2. The photocatalytic composite filter structure according to claim 1, characterized in that: The bottom of the main body component (10) is provided with a filter component (20), which includes a first mounting ring (21), a fixing plate (23), and a second mounting ring (27). The bottom of the first mounting ring (21) is fixedly connected to a fixing plate (23), and the bottom of the fixing plate (23) is fixedly connected to a second mounting ring (27).
3. The photocatalytic composite filter structure according to claim 2, characterized in that: The inner wall of the second mounting ring (27) is detachably connected to a filter screen (22).

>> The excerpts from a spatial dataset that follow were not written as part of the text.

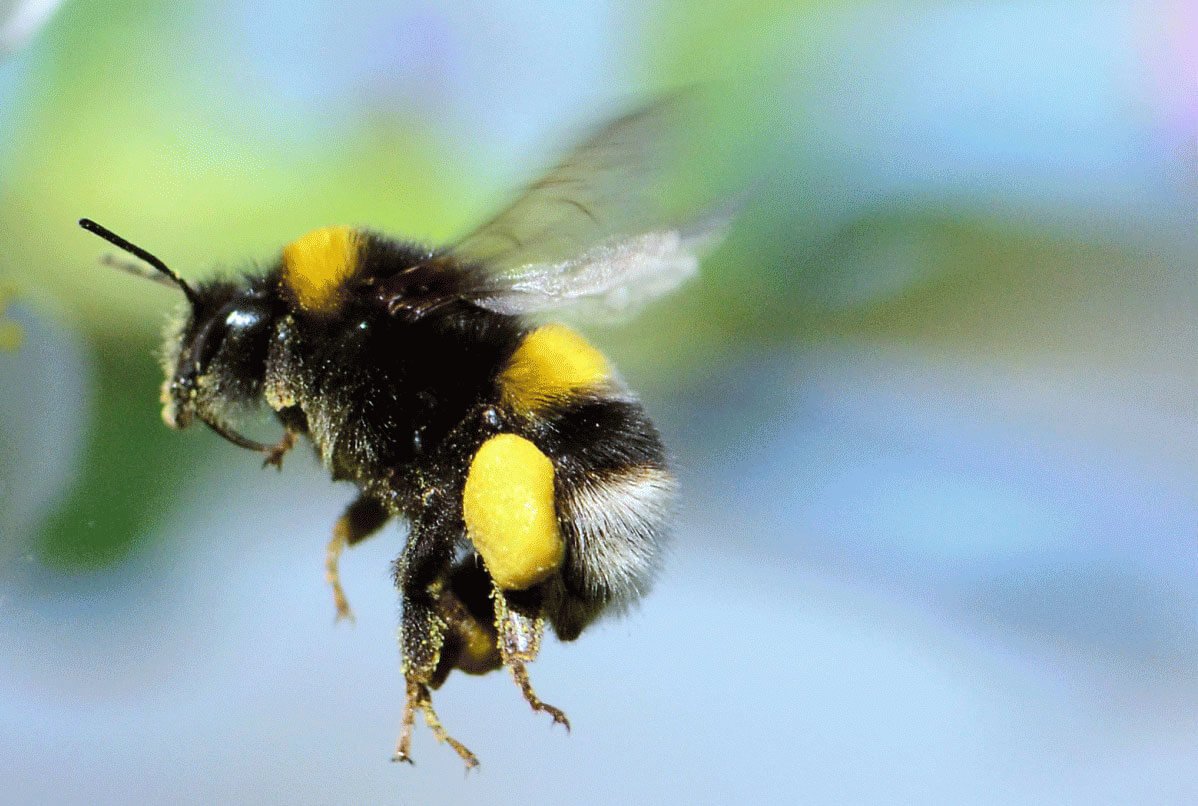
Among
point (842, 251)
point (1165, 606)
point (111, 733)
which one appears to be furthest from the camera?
point (842, 251)

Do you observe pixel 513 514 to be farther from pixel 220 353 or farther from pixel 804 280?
pixel 804 280

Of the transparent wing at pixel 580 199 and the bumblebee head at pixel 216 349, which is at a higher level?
the transparent wing at pixel 580 199

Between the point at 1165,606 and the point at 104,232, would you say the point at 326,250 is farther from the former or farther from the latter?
the point at 1165,606

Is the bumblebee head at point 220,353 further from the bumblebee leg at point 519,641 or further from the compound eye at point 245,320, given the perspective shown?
the bumblebee leg at point 519,641

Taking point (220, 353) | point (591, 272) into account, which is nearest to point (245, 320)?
point (220, 353)

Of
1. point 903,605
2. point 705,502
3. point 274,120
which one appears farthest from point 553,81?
point 903,605

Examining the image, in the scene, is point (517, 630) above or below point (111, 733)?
above

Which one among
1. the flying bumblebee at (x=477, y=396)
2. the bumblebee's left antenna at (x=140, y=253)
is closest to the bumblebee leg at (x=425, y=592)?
the flying bumblebee at (x=477, y=396)
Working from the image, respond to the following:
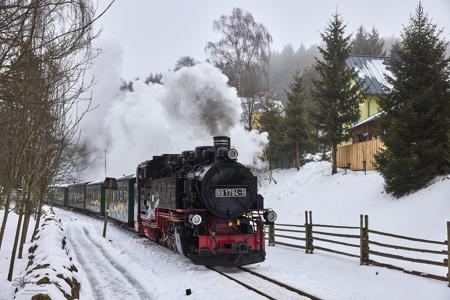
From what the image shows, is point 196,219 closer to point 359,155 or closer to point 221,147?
point 221,147

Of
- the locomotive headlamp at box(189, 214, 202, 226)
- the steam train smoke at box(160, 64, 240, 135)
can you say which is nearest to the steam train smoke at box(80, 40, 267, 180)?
the steam train smoke at box(160, 64, 240, 135)

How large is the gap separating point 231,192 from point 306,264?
2824mm

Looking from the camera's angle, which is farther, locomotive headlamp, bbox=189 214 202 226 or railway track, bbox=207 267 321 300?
locomotive headlamp, bbox=189 214 202 226

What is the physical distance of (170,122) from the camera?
31000mm

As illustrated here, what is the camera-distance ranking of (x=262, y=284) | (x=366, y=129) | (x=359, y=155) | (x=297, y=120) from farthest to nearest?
(x=297, y=120) → (x=366, y=129) → (x=359, y=155) → (x=262, y=284)

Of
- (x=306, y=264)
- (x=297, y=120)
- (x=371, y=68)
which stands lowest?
(x=306, y=264)

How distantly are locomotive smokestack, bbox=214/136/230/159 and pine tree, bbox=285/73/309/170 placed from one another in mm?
18827

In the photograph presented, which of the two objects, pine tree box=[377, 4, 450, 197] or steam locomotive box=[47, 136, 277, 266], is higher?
pine tree box=[377, 4, 450, 197]

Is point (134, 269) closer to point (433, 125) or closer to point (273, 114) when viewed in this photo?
point (433, 125)

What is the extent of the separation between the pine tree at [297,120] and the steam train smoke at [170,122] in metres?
2.15

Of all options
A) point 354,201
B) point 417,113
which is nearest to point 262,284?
point 417,113

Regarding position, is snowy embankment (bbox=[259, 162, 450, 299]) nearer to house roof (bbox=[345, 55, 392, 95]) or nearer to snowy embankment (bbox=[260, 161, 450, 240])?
snowy embankment (bbox=[260, 161, 450, 240])

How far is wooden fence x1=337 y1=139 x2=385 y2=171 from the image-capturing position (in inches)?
866

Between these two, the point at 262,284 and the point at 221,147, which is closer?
the point at 262,284
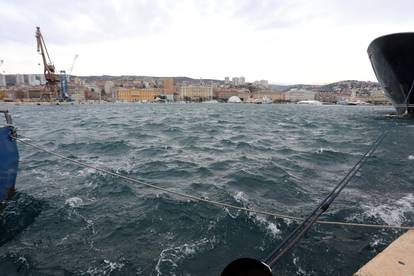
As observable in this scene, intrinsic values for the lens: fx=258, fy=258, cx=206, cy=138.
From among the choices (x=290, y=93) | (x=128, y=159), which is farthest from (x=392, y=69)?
(x=290, y=93)

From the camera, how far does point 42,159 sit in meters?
9.95

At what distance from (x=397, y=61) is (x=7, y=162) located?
1005 inches

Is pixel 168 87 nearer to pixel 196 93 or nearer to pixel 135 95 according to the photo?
pixel 196 93

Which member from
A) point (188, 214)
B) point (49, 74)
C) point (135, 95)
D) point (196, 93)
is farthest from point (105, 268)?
point (196, 93)

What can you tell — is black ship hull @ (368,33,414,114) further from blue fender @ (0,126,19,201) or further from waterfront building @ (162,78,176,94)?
waterfront building @ (162,78,176,94)

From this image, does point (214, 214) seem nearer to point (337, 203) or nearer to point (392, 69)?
point (337, 203)

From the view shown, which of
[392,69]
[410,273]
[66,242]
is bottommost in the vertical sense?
[66,242]

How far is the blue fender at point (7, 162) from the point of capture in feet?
18.8

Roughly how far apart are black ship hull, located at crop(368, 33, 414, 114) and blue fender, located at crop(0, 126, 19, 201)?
22.1m

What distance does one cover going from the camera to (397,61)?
2059 centimetres

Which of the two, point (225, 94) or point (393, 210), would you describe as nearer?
point (393, 210)

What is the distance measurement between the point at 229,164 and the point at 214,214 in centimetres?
392

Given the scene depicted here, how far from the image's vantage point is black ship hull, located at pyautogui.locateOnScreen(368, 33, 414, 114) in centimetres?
1942

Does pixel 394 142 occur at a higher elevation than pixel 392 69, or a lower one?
lower
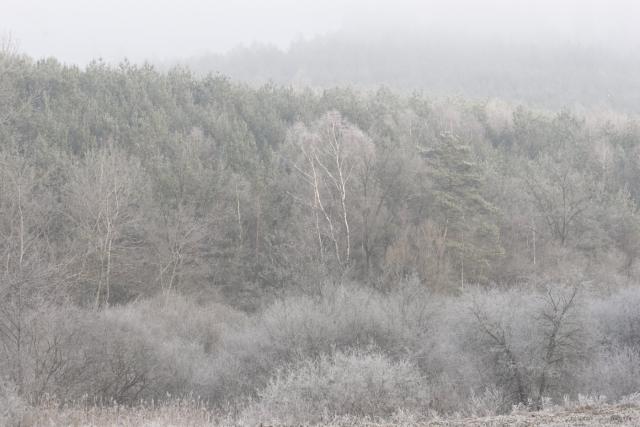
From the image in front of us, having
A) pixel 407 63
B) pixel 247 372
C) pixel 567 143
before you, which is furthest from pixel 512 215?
pixel 407 63

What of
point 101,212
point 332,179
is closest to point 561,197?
point 332,179

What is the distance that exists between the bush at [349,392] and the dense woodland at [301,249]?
62 mm

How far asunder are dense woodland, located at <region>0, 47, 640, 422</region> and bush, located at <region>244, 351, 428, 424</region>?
62 mm

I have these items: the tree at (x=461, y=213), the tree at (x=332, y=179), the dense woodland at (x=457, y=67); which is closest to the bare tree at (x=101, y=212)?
the tree at (x=332, y=179)

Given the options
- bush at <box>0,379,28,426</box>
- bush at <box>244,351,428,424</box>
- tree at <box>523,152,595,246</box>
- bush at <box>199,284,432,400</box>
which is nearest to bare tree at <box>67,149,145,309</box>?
bush at <box>199,284,432,400</box>

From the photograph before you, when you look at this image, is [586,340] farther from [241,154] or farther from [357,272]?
[241,154]

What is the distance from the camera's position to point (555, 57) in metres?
107

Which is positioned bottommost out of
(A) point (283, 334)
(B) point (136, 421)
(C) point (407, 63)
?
(A) point (283, 334)

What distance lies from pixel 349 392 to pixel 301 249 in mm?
17635

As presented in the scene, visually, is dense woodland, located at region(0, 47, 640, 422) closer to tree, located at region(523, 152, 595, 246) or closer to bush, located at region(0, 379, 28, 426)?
tree, located at region(523, 152, 595, 246)

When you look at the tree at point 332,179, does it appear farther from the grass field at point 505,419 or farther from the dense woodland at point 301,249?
the grass field at point 505,419

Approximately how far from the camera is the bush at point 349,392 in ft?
39.6

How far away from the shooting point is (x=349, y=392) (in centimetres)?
1264

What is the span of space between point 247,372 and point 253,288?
14.3 m
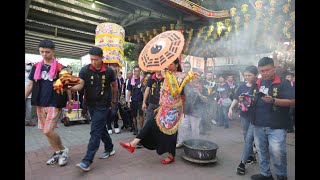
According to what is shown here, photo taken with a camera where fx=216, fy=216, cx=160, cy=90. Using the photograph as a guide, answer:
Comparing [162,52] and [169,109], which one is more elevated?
[162,52]

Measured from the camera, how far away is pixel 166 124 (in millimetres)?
4082

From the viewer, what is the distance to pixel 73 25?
7.99 m

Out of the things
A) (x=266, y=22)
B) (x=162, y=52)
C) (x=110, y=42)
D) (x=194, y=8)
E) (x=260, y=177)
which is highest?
(x=194, y=8)

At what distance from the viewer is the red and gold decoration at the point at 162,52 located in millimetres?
3322

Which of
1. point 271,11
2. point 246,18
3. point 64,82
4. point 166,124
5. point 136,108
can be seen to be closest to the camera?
point 64,82

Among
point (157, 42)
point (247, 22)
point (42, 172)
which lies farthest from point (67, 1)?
point (247, 22)

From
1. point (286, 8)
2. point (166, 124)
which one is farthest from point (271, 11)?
point (166, 124)

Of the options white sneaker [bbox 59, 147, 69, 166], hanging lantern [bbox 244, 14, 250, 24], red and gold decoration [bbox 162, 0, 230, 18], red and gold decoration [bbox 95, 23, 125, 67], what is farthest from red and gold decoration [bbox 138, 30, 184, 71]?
hanging lantern [bbox 244, 14, 250, 24]

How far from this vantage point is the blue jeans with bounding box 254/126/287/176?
10.3 ft

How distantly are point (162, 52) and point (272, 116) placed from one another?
1916 mm

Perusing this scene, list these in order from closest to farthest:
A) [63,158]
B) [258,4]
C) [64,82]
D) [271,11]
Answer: [64,82] → [63,158] → [258,4] → [271,11]

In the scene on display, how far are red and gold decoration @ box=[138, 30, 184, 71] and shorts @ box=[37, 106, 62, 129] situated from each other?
5.82 feet

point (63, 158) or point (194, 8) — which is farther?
point (194, 8)

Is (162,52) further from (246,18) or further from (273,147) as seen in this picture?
(246,18)
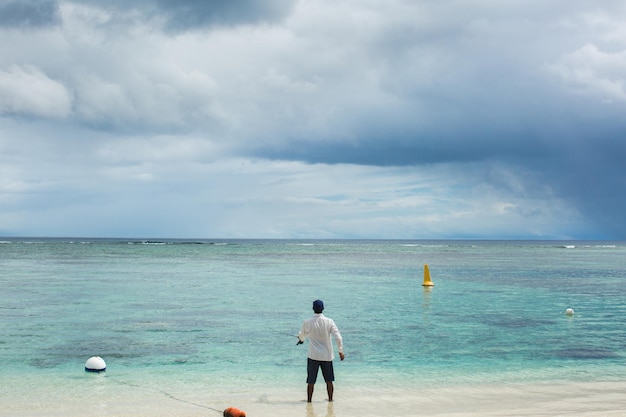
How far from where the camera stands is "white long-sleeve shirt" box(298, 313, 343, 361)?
12.1 m

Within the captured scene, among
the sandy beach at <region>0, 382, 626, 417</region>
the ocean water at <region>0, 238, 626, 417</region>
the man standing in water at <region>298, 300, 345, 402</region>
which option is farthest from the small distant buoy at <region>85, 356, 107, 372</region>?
the man standing in water at <region>298, 300, 345, 402</region>

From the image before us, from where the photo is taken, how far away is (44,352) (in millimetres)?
17969

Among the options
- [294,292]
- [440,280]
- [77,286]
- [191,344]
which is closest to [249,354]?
[191,344]

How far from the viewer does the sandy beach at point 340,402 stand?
12.1m

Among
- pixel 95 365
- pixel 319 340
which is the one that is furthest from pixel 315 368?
pixel 95 365

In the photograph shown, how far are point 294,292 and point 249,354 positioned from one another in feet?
59.4

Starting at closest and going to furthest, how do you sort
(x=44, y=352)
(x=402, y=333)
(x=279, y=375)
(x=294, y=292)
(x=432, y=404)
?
(x=432, y=404)
(x=279, y=375)
(x=44, y=352)
(x=402, y=333)
(x=294, y=292)

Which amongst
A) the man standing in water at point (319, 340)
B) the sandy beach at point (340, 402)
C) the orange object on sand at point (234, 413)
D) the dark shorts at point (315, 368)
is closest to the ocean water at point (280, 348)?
the sandy beach at point (340, 402)

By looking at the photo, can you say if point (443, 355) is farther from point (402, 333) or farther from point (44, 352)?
point (44, 352)

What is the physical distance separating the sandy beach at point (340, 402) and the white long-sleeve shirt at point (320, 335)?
1085 mm

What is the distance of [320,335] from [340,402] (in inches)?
70.6

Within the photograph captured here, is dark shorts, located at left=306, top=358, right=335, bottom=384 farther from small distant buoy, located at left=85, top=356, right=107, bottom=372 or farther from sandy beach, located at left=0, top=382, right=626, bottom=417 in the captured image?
small distant buoy, located at left=85, top=356, right=107, bottom=372

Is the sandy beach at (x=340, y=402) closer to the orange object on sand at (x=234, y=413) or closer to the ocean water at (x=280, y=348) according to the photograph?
the ocean water at (x=280, y=348)

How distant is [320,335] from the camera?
12.2 metres
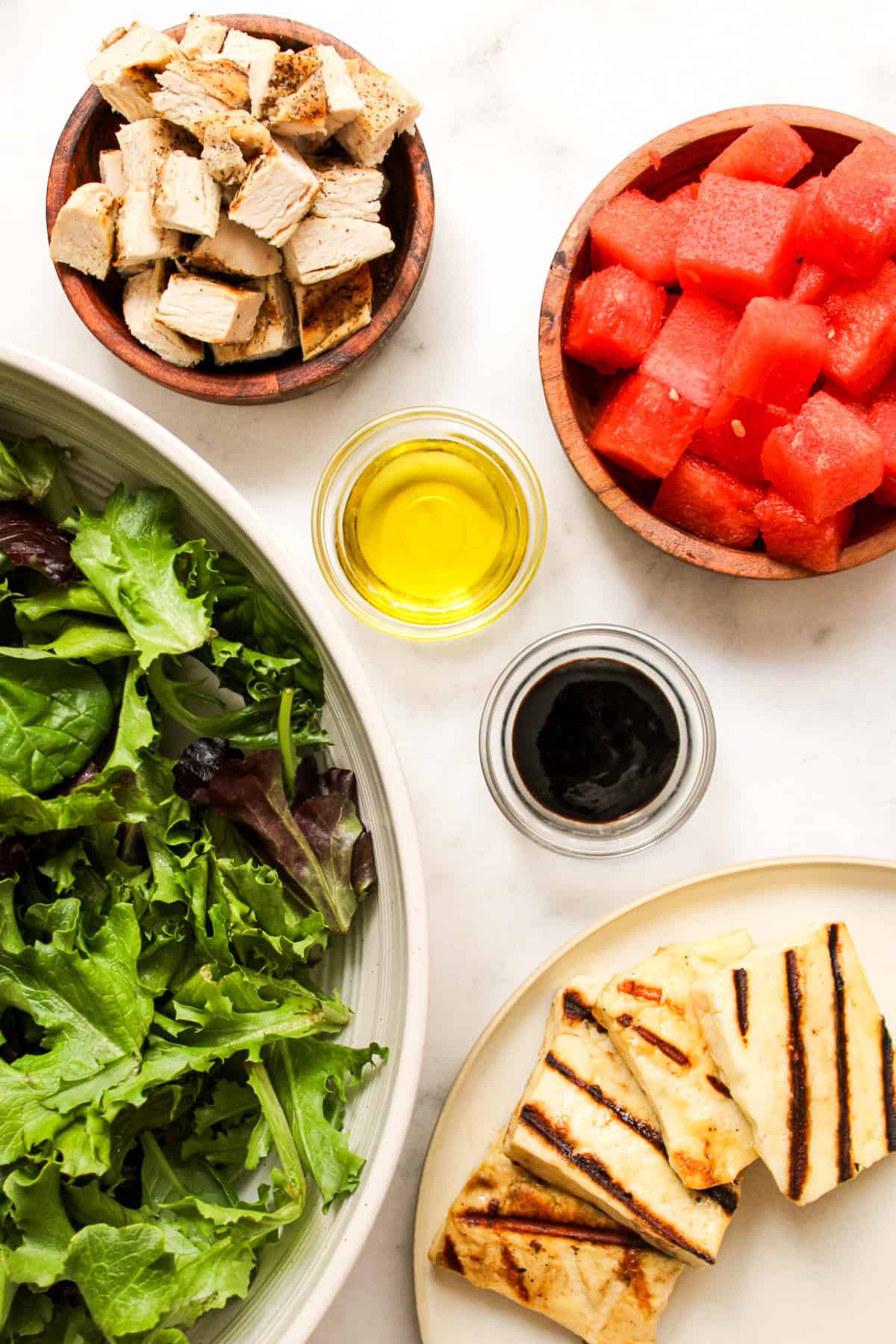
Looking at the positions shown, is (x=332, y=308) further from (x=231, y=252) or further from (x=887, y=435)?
(x=887, y=435)

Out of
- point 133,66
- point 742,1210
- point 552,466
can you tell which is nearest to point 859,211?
point 552,466

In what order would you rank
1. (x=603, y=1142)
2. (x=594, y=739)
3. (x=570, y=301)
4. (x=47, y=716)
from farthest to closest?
1. (x=594, y=739)
2. (x=570, y=301)
3. (x=603, y=1142)
4. (x=47, y=716)

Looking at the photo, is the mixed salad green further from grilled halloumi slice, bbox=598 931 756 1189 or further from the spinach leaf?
grilled halloumi slice, bbox=598 931 756 1189

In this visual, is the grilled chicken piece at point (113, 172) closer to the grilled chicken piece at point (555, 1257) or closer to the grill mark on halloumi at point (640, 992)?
the grill mark on halloumi at point (640, 992)

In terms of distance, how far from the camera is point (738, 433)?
156 centimetres

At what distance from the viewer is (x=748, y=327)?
1.46m

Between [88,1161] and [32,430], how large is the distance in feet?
2.77

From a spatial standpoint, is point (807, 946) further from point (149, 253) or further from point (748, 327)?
point (149, 253)

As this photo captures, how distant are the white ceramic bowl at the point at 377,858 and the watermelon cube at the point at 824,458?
599 millimetres

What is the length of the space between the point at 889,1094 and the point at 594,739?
592mm

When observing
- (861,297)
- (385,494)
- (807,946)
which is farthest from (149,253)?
(807,946)

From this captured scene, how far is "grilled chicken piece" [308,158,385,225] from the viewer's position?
1531 mm

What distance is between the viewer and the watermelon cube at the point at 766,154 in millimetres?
1517

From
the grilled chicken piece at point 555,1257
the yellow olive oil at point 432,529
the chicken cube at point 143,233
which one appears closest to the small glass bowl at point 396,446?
the yellow olive oil at point 432,529
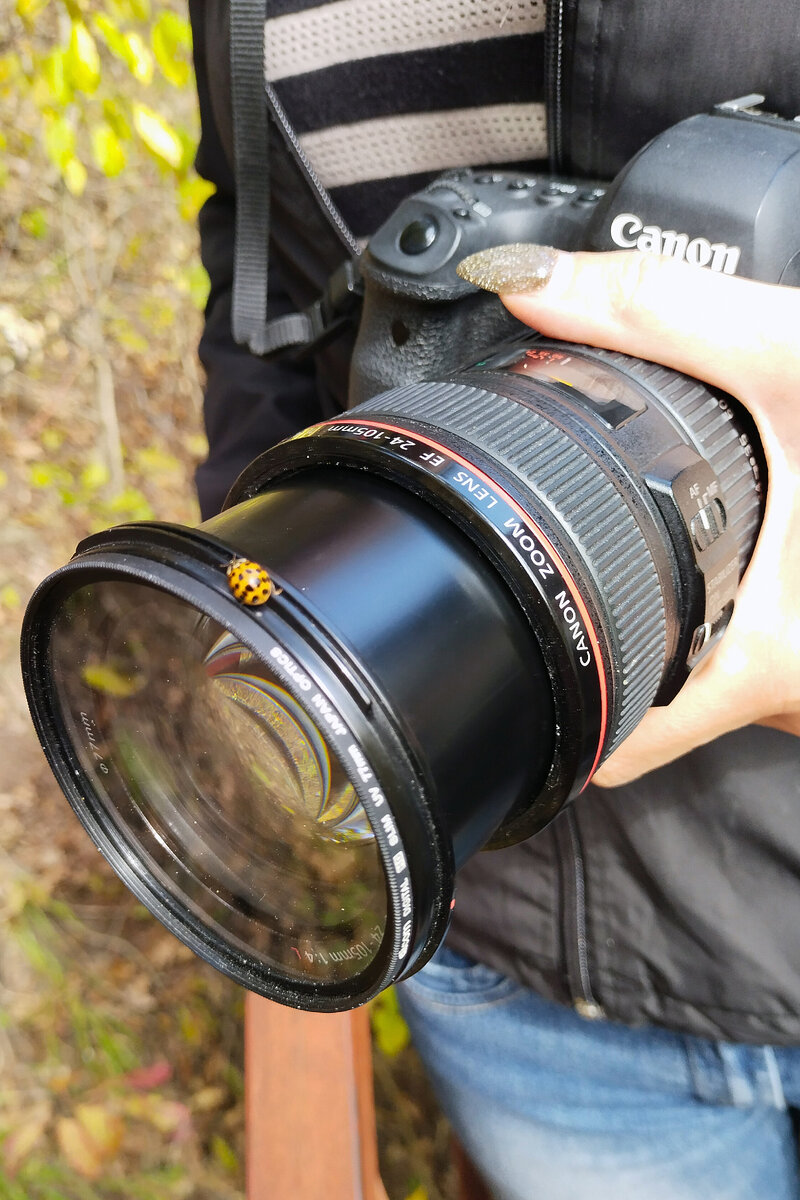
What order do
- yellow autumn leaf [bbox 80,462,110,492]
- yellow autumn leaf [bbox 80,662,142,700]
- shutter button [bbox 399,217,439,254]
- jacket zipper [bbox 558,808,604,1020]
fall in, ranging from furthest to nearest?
yellow autumn leaf [bbox 80,462,110,492] → jacket zipper [bbox 558,808,604,1020] → shutter button [bbox 399,217,439,254] → yellow autumn leaf [bbox 80,662,142,700]

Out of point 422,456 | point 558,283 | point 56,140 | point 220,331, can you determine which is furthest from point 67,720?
point 56,140

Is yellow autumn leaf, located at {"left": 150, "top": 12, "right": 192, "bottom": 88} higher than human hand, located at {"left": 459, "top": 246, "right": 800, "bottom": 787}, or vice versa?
yellow autumn leaf, located at {"left": 150, "top": 12, "right": 192, "bottom": 88}

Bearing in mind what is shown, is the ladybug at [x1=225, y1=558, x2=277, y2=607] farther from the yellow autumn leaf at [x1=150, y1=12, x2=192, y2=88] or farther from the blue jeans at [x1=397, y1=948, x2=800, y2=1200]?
the yellow autumn leaf at [x1=150, y1=12, x2=192, y2=88]

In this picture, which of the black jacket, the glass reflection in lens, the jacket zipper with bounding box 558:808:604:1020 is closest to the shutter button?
the black jacket

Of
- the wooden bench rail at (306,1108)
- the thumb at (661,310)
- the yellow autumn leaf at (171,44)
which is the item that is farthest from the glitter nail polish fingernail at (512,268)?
the yellow autumn leaf at (171,44)

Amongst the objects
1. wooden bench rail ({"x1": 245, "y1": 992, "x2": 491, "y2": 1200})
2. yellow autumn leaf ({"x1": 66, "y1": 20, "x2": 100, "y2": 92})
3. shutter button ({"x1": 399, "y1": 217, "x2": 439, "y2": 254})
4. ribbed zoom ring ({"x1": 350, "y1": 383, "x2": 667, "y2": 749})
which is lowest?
wooden bench rail ({"x1": 245, "y1": 992, "x2": 491, "y2": 1200})

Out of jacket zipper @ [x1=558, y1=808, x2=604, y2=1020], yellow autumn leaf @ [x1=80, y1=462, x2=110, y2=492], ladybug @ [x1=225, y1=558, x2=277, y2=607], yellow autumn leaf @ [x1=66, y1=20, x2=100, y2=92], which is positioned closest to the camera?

4. The photocatalytic composite filter structure according to claim 2, characterized in that: One side of the fixing plate (23) is fixedly connected to the bracket (24) by bolts.
5. The photocatalytic composite filter structure according to claim 4, characterized in that: The inner wall of the support (24) is provided with an activated carbon filter layer (25).
6. The photocatalytic composite filter structure according to claim 4, characterized in that: The bracket (24) is disposed between the first mounting ring (21) and the second mounting ring (27).
7. The photocatalytic composite filter structure according to claim 2, characterized in that: The top of the first mounting ring (21) is symmetrically provided with threaded holes (26).
8. The photocatalytic composite filter structure according to claim 2, characterized in that: The first mounting ring (21) is fixedly connected to the bottom of the connecting plate (12) by bolts.